_Required actions_:
1) Do these statements agree with the message about pfctl queue bandwidth below? (a) Carl Mascott tested the queue bandwidths himself. (b) A bandwidth of 1800K in pf.conf appears as 1M in the output of "pfctl -squeue". (c) The reply says the diff has not yet been tried. Answer yes or no for each and quote the text's deciding words.
2) Pick up the message about pfctl queue bandwidth below after its last sentence and write what comes next.

Ah, I see what you mean.  Indeed, we have to make sure the remainder
is 0 when we're displaying the bandwidth.  I think the diff below is
what we want.  Works fine here, any OKs?

On Sat, May 13, 2017 at 18:34 +0000, Carl Mascott wrote:
> You missed the point. I didn't do any testing. I just looked at the output of 
> "pfctl -squeue" (correction: In the original post I wrote "pfctl -srules") 
> and noticed that the assigned queue bandwidths reported by pfctl were in some 
> cases much different than the specified queue bandwidth parameters in 
> pf.conf. To put it another way, the readback of defined bandwidth does not 
> match the definition.
> 
> From observation it looks like specified bandwidths in pf.conf with 4 or more 
> digits followed by 'K' have the 3 LSD's dropped and 'K' changed to 'M' in the 
> output of "pfctl -squeue." Example: 1800K in pf.conf becomes 1M in the output 
> of "pfctl -squeue" -- a very significant difference.

_Record excerpts_:
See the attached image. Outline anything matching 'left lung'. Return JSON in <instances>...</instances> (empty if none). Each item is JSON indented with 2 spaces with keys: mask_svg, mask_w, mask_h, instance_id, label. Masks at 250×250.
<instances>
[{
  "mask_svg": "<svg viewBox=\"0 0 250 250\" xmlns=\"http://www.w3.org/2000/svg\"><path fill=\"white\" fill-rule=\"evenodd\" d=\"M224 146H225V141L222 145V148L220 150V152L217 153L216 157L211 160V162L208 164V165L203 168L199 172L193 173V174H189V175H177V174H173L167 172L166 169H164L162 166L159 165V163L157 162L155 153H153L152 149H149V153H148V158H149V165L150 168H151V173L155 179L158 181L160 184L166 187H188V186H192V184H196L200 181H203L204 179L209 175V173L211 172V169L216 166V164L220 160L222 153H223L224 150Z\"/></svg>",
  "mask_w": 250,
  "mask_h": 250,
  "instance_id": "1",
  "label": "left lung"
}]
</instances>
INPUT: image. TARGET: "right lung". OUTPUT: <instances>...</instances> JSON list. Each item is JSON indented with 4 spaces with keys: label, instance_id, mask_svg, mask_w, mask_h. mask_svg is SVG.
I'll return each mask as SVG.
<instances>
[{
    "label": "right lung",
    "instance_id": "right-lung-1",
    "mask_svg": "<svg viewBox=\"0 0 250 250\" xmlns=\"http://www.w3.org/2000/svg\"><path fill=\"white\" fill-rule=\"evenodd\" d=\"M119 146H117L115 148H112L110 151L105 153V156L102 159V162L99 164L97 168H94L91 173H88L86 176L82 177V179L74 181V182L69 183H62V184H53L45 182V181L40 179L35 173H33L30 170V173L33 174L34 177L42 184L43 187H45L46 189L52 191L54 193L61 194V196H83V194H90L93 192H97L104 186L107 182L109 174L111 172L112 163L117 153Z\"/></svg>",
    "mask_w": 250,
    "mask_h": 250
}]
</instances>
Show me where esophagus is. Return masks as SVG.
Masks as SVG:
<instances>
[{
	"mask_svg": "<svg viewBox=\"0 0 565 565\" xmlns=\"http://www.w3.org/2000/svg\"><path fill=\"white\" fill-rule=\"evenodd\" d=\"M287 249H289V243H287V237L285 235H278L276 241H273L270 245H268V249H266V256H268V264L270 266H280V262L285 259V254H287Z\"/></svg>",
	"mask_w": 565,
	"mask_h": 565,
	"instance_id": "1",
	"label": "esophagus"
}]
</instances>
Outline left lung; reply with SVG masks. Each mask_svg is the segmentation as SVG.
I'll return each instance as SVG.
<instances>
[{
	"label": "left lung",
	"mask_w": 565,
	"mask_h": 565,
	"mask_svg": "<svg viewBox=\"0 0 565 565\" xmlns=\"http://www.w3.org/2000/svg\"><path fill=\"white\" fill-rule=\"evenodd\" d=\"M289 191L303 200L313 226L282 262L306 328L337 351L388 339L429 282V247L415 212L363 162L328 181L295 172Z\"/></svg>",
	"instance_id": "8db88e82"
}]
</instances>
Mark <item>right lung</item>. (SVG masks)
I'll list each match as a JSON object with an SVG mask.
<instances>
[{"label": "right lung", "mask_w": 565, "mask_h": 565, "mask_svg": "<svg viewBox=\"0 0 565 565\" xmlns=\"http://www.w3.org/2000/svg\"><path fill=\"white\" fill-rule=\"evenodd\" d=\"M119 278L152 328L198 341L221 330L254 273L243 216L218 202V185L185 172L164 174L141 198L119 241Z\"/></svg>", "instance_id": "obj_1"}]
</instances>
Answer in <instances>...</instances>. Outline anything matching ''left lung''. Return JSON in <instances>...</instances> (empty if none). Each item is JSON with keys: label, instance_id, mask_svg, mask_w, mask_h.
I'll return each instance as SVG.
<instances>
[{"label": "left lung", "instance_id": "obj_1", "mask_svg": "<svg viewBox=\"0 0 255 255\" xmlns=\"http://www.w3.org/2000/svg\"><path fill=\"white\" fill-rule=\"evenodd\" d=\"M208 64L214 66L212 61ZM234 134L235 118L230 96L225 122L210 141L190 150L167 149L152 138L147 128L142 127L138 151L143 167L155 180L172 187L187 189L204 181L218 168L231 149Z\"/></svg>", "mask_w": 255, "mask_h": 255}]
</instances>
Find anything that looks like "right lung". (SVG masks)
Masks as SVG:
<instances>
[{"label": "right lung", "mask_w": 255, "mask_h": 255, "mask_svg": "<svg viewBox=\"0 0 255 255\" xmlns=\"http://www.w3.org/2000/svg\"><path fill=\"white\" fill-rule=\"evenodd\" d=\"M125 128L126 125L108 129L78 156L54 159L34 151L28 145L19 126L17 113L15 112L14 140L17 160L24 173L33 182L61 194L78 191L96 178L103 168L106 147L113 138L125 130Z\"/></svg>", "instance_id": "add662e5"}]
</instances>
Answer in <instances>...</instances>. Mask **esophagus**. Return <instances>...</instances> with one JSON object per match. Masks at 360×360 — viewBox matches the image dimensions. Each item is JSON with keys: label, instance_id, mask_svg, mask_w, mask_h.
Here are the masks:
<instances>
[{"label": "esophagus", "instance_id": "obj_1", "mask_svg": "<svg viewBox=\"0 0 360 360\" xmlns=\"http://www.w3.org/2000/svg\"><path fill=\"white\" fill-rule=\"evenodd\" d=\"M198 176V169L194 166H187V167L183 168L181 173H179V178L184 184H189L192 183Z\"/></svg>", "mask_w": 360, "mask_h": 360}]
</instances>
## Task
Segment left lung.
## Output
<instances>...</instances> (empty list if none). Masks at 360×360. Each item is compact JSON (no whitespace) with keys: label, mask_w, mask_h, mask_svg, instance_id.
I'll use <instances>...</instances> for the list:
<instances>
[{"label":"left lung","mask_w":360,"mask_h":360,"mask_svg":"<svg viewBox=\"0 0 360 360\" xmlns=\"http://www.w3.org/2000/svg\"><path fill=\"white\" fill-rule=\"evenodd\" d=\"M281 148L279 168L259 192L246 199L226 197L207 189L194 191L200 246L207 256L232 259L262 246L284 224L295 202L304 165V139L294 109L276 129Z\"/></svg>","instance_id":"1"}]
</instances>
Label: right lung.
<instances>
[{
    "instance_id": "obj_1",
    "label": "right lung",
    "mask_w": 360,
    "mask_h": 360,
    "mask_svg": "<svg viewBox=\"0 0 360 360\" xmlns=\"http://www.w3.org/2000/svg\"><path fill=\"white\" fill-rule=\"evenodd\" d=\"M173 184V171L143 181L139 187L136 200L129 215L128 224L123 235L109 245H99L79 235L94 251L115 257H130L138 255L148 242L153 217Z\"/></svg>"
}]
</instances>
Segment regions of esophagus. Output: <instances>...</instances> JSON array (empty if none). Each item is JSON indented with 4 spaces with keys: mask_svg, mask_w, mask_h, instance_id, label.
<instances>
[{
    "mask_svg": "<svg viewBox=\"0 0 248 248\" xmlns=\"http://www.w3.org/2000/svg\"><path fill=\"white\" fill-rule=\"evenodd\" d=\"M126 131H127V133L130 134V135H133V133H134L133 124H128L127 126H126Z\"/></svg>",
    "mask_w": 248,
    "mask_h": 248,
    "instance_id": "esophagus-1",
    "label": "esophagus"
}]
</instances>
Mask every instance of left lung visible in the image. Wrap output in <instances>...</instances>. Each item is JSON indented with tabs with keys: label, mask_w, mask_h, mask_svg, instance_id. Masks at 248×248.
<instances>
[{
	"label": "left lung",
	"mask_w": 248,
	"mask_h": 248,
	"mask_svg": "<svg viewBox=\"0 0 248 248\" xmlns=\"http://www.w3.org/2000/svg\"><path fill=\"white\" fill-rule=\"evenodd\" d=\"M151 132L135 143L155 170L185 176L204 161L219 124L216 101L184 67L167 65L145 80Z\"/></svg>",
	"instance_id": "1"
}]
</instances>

_Task results_:
1)
(a) No: "I didn't do any testing."
(b) Yes: "1800K in pf.conf becomes 1M in the output"
(c) No: "Works fine here"

2)
> 
> It remains to be determined whether the fault is in the setting of bandwidth 
> by pf or in the reporting of bandwidth by pfctl. Actual tests with a simple 
> queue, as you suggested, could determine whether pf is enforcing the correct 
> bandwidth values. To make it easiest to see an error the optimum leaf queue 
> max bandwidth to use is 1999K. Then see whether the measured bandwidth is ~2M 
> or ~1M.
> 
> When I have time I'll do a simple test.
> 
> 
> 
> --------------------------------------------
> On Sat, 5/13/17, Mike Belopuhov <m...@belopuhov.com> wrote:
> 
>  Subject: Re: pf queue definition: bandwidth resolution problem
>  To: "Carl Mascott" <cmasc...@yahoo.com>
>  Cc: misc@openbsd.org
>  Date: Saturday, May 13, 2017, 12:02 PM
>  
>  On Tue, May 09, 2017 at 19:47 +0000, Carl
>  Mascott wrote:
>  > Intel Atom D2500
>  1.66GHz
>  > OpenBSD i386 v6.1-stable
>  > 
>  > I can't get pf
>  to give me the queue bandwidths that I specify in
>  pf.conf.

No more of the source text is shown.